= Mistborn Adventure Game =

Tabletop role-playing game

The Mistborn Adventure Game is a pen-and-paper role-playing game published in 2011 by Crafty Games. It is a licensed release based on American author Brandon Sanderson's Mistborn novel series. Sanderson was involved in the game's creation. The game's setting, Scadrial, is the same as that of the Mistborn series. The initial Mistborn Adventure Game book was released on December 16, 2011. Since 2011, four supplementary material books have been published. The first supplement was released March 2014 and is called Terris: Wrought of Copper. The second supplement was released on August 7, 2014 and is called Alloy of Law, not to be confused with the fourth Mistborn book called The Alloy of Law. The third supplement was released on December 22, 2015 and is called Skaa: Tin & Ash. The fourth supplement is called The Alloy of Law: Masks of the Past and was released on August 8, 2017.

==Gameplay==
The gameplay is largely built on narrative-based roleplay; however, active gameplay is based on rolling dice from a pool of 2-10 six-sided dice. The number of dice rolled is determined by a character's abilities. Conflict is resolved in a similar dice-rolling fashion.

===Character creation===
Individual characters can be from the various social classes, such as Noble or Skaa, that exist in Scadrial. Although characters must conform to the setting to an extent, the backgrounds and personality of characters are largely created by the player's imagination with little constraint. Each character has different Attributes, Standings, Traits, and Powers that influence the active gameplay.

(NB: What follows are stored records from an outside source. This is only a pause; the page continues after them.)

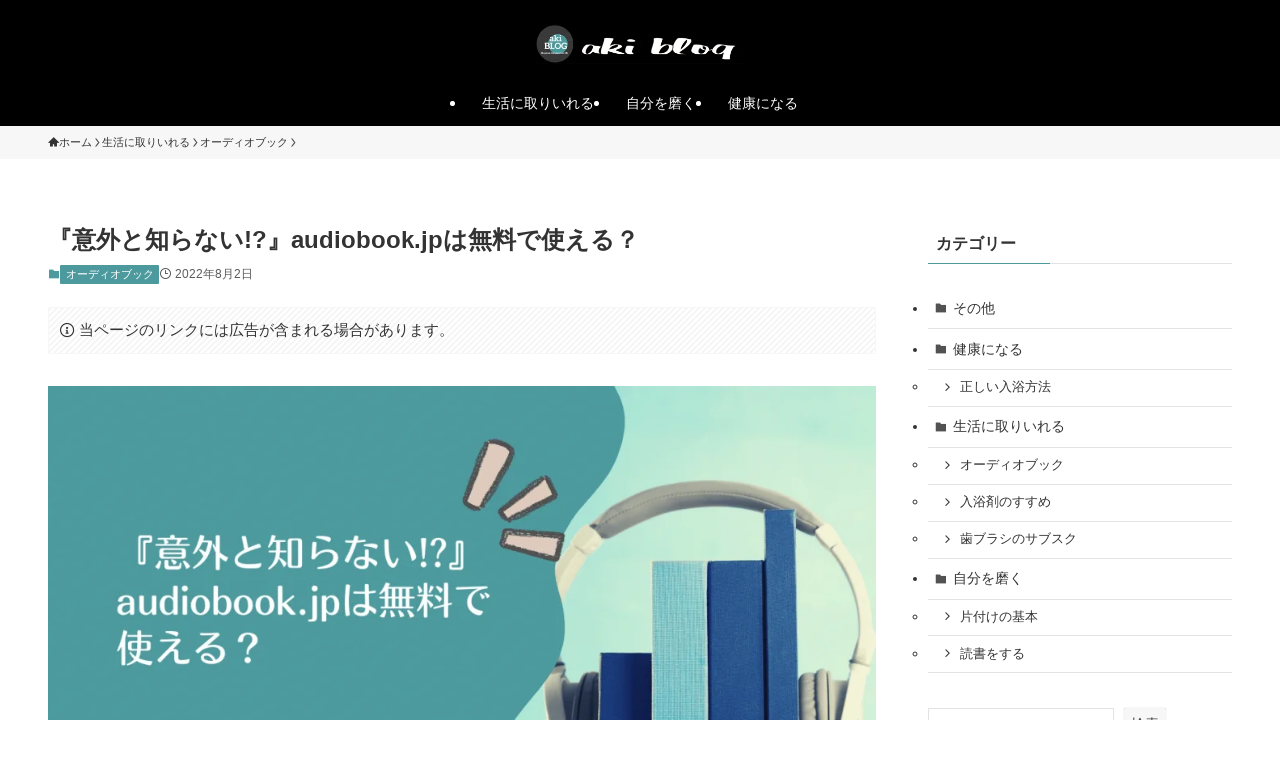

--- FILE ---
content_type: text/plain
request_url: https://www.google-analytics.com/j/collect?v=1&_v=j102&a=1025056362&t=pageview&_s=1&dl=https%3A%2F%2Faki-weblog.com%2Faudiobook-jp-free%2F&ul=en-us%40posix&dt=%E3%80%8E%E6%84%8F%E5%A4%96%E3%81%A8%E7%9F%A5%E3%82%89%E3%81%AA%E3%81%84!%3F%E3%80%8Faudiobook.jp%E3%81%AF%E7%84%A1%E6%96%99%E3%81%A7%E8%81%B4%E3%81%91%E3%82%8B%EF%BC%9F&sr=1280x720&vp=1280x720&_u=YEBAAEABAAAAACAAI~&jid=1845615609&gjid=412764567&cid=737868238.1768799490&tid=UA-212177391-1&_gid=599780411.1768799490&_r=1&_slc=1&gtm=45He61e1n815N8TRCKv857433224za200zd857433224&gcd=13l3l3l3l1l1&dma=0&tag_exp=103116026~103200004~104527906~104528501~104684208~104684211~105391252~115938465~115938469~117041587&z=41622634
body_size: -450
content:
2,cG-JHMZLJ165J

| Attribute | Standing | Trait | Powers |
|---|---|---|---|
| Physique | Resources | Personality | Allomancy |
| Charm | Influence | Skills | Feruchemy |
| Wits | Spirit | Drive | Hemalurgy |
|  |  | Various others, player defined | Mimicry |

==Published materials==
All materials have been created and published by Crafty Games. In addition, all supplementary works include the title of the game itself which is also the name of the first book. The actual title of each supplement is printed beneath the game title.

| Book name | Purpose | Release date |
|---|---|---|
| Mistborn Adventure Game | Contains three parts; the first explains the core rules, the second describes magic, and the third provides information for the gamemaster | August 1, 2012 |
| Terris: Wrought of Copper | Provides additional information and rules regarding the Terris Dominance and creating a Terris hero | March 5, 2014 |
| Alloy of Law | Updates the rules and setting to match the new Mistborn novels that are set 300 years after the original trilogy | August 7, 2014 |
| Skaa: Tin & Ash | Provides additional information about skaa, including skaa-unique Traits and adds several new Networks. Also includes the campaign "Beasts of Burden" | December 22, 2015 |
| The Alloy of Law: Masks of the Past | A supplement for the Alloy of Law campaign setting. It expands on the events and secrets in the novels Shadows of Self and The Bands of Mourning. | August 8, 2017 |
| Nobles: The Golden Mandate | The final supplement for the Mistborn Adventure Game. This book dives deep into the history and intrigues of Mistborn’s most notable families. | September 18, 2023 |

==Reception==
Shannon Appelcline commented that, while the gameplay of the Mistborn Adventure Game is "a big departure for Crafty", the game was "well-received and seems to have gotten more retail notice than most of Crafty's other releases to date, likely due to its strong license."